Descobertas 120 espécies novas para as ilhas Berlengas
Estibaliz Berecibar chegou a mergulhar duas vezes por dia nos mares das Berlengas, arquipélago de ilhas e rochedos com encostas escarpadas, a dez quilómetros de Peniche. Esta bióloga, especializada em algas marinhas, foi um dos 29 cientistas-mergulhadores que participaram na expedição às Berlengas, de 18 a 30 de Setembro, a bordo do Creoula. O navio fez-se ao mar para se conhecerem as espécies marinhas destas ilhas, no âmbito do projecto Marbis, criado em 2007 para ajudar a identificar as zonas do mar off-shore português que devem ser protegidas na extensão da Rede Natura 2000 ao oceano.
"Vi imensas coisas", conta Estibaliz Berecibar, poucos dias depois de ter regressado e já nos laboratórios da Estrutura de Missão para a Extensão da Plataforma Continental (EMEPC), em Paço de Arcos. Recorda especialmente um mergulho: "Estava perto de uma parede com 25 metros de altura, cheia de corais cor-de-rosa e lilás. Espectacular!" Contudo, acrescenta, estava à espera de encontrar mais ouriços e estrelas-do-mar: "Mas, como apanhámos mau tempo, com correntes fortes e muitas ondas, os pequenos animais esconderam-se debaixo de pedras e em fendas nas rochas."

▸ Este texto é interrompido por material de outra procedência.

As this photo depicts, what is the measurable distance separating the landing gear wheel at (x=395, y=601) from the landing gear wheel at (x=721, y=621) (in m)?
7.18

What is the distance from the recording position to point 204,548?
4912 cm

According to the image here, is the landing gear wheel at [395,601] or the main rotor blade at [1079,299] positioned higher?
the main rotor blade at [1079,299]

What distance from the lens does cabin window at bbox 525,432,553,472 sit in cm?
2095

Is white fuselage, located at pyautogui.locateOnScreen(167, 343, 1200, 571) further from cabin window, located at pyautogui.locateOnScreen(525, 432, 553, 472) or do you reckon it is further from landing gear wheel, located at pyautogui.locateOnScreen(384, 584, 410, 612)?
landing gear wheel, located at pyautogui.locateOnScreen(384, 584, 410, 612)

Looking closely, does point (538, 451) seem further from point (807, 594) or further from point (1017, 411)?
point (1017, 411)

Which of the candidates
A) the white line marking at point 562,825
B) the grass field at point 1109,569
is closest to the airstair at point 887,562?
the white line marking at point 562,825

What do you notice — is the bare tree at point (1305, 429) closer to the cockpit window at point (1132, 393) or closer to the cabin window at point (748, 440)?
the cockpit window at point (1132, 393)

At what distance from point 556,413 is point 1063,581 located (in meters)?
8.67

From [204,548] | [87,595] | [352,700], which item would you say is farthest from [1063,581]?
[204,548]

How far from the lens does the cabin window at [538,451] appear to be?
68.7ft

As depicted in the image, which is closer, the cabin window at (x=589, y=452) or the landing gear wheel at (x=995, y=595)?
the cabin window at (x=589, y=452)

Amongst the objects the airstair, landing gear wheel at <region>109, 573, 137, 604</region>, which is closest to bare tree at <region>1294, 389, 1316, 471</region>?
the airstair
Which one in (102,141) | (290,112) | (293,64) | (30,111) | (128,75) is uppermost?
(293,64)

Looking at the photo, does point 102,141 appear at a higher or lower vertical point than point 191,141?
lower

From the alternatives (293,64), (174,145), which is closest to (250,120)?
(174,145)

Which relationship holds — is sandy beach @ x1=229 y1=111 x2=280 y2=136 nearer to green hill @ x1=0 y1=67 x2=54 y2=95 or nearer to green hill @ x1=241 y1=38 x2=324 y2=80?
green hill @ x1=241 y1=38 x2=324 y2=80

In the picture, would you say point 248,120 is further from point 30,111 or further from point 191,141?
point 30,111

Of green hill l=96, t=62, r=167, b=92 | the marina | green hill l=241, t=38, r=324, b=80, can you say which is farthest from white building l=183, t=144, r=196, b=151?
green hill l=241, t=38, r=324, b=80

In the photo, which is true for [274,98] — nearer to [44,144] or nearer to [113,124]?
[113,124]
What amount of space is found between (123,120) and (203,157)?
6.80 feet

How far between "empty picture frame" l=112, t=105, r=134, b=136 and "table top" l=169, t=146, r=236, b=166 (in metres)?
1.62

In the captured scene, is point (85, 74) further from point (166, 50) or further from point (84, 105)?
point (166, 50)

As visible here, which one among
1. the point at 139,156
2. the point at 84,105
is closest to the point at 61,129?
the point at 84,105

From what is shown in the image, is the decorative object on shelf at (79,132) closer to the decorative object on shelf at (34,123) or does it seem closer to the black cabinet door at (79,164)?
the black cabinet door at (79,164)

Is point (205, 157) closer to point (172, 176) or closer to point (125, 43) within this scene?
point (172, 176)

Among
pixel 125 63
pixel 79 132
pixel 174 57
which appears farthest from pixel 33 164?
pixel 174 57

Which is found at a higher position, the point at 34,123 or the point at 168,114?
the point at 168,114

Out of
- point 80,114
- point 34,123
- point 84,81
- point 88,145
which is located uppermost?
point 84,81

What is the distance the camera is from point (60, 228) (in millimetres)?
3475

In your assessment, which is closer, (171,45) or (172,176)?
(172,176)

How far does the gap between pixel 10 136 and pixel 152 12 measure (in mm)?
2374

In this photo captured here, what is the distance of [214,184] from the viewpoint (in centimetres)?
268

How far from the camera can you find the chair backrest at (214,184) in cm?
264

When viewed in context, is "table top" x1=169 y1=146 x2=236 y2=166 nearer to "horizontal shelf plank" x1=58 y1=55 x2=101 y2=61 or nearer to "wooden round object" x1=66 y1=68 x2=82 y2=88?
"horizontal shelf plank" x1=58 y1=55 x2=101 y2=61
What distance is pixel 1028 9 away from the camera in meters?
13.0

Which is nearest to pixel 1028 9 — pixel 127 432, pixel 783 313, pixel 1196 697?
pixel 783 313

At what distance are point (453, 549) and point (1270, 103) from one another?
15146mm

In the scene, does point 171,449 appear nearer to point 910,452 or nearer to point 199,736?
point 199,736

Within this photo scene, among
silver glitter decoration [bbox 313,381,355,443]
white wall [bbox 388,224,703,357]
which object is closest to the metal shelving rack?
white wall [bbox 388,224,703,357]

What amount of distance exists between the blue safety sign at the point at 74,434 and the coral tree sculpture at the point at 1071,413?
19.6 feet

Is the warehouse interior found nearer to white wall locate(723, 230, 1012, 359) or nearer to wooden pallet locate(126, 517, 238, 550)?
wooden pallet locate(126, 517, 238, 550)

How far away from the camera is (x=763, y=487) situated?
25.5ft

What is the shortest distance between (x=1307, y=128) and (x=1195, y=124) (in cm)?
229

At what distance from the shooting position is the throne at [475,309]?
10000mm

Em metade dos 11 dias de mergulhos, o estado do mar não facilitou a vida aos cientistas. "Havia momentos em que éramos empurrados de um lado e para o outro e não conseguíamos ficar parados a observar o fundo do mar."
Ainda assim, em 64 mergulhos - num total de 195 horas debaixo de água, até aos 35 metros de profundidade - foram feitos 10.000 registos de organismos nas Berlengas, 120 dos quais são espécies que não se sabia existirem naquela região marinha. Pensa-se que algumas serão novas para a ciência. A maioria dos 10.000 registos são briozoários, organismos invertebrados parecidos com plantas e que formam colónias de animais, onde cada um tem uma função específica e depende dos outros.
"Há uma diversidade muito grande, a riqueza é enorme", diz Frederico Dias, da EMEPC e responsável pelo projecto Marbis. "Se estivéssemos lá mais duas semanas, provavelmente teríamos encontrado outras 100 espécies novas para as Berlengas."
A expedição contou, ao todo, com 69 cientistas de 24 instituições, incluindo seis estrangeiras. "Enquanto uns investigadores mergulhavam para recolher amostras biológicas, daquilo que fosse novo ou diferente, outros registavam o que viam, em fotografias ou vídeos", explica Frederico Dias. Outros ainda ficavam no convés do Creoula, a fazer uma primeira análise e triagem do que era trazido do fundo do mar.
"A bordo do navio vimos as espécies a olho nu, em tabuleiros. Agora estamos a abrir os frascos com as amostras e a olhar para elas à lupa", explica Estibaliz Berecibar.
Nos armazéns de Paço de Arcos estão 5000 amostras trazidas das Berlengas. "A maioria está em frasquinhos, umas com álcool, outras com uma mistura especial para preservar a estrutura das células. Já as algas, foram desidratadas e colocadas em herbários", conta Frederico Dias.
Primeiro serão estudadas as algas. "Uma amostra pode ter mais do que uma espécie", explica Estibaliz Berecibar. "Por exemplo, uma alga pode ter dez espécies em cima, bichos pequenos a morar nela." Por isso, os 10.000 registos podem aumentar facilmente. O número de algas identificadas nas Berlengas pode chegar às 300 espécies.
Segundo a bióloga, o arquipélago pode mesmo ser um hotspot para espécies de águas mais mornas a estas latitudes. "Mas ainda não conhecemos a razão para termos encontrado nas Berlengas espécies de águas mais quentes, do Mediterrâneo e da região da Macaronésia. Como é que essas espécies lá chegaram? Ainda há muito para estudar", diz Estibaliz Berecibar.
Ainda assim, esta campanha permitiu conhecer melhor as Berlengas. Para já, pode dizer-se que os 10.000 novos registos vão juntar-se aos já 30.000 da base de dados do Marbis, que incluem as expedições às ilhas Selvagens em 2010 e, em 2011, às Desertas, Porto Santo, Formigas e Santa Maria.